[YOUR GOAL] There is material below. Print exactly the lines starting at the line with "Q: Fraction of annotators marking young" and ending at the line with "A: Sequence-level.", ends included, and no others.

[RECORD SET]

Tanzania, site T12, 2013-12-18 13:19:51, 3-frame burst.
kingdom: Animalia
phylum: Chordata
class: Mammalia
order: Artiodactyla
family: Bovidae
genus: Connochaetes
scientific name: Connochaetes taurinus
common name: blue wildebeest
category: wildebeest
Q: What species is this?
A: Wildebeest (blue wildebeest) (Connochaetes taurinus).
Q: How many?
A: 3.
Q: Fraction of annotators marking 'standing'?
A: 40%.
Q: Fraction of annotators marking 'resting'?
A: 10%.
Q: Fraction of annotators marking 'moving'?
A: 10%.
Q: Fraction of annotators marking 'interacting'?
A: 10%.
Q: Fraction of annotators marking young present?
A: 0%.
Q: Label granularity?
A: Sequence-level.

--

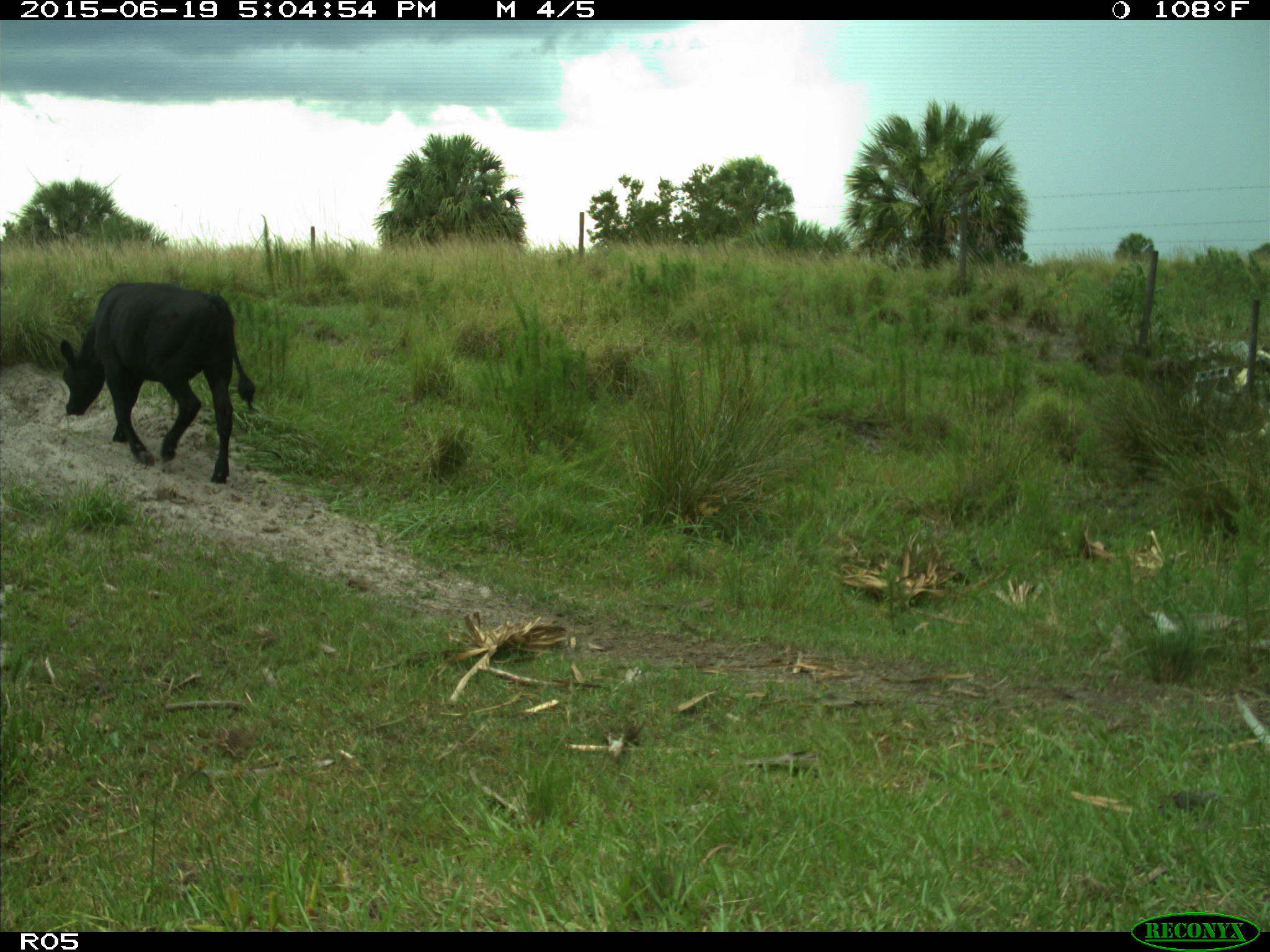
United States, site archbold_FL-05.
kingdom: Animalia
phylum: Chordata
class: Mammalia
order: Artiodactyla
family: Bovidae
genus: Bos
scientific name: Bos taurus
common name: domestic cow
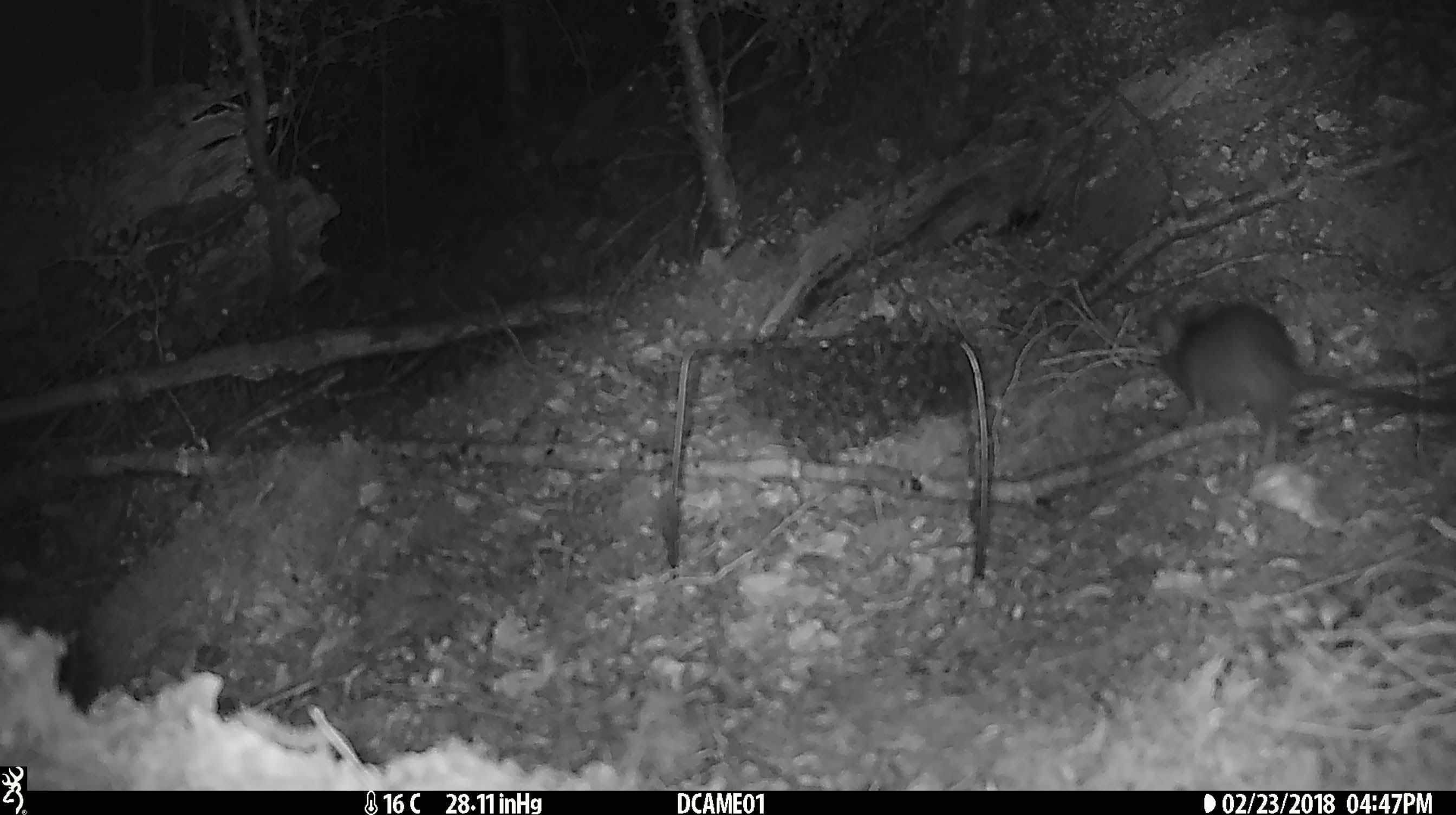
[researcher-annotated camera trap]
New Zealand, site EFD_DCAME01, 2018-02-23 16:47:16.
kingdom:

[YOUR RESPONSE]
Q: Fraction of annotators marking young present?
A: 0%.
Q: Label granularity?
A: Sequence-level.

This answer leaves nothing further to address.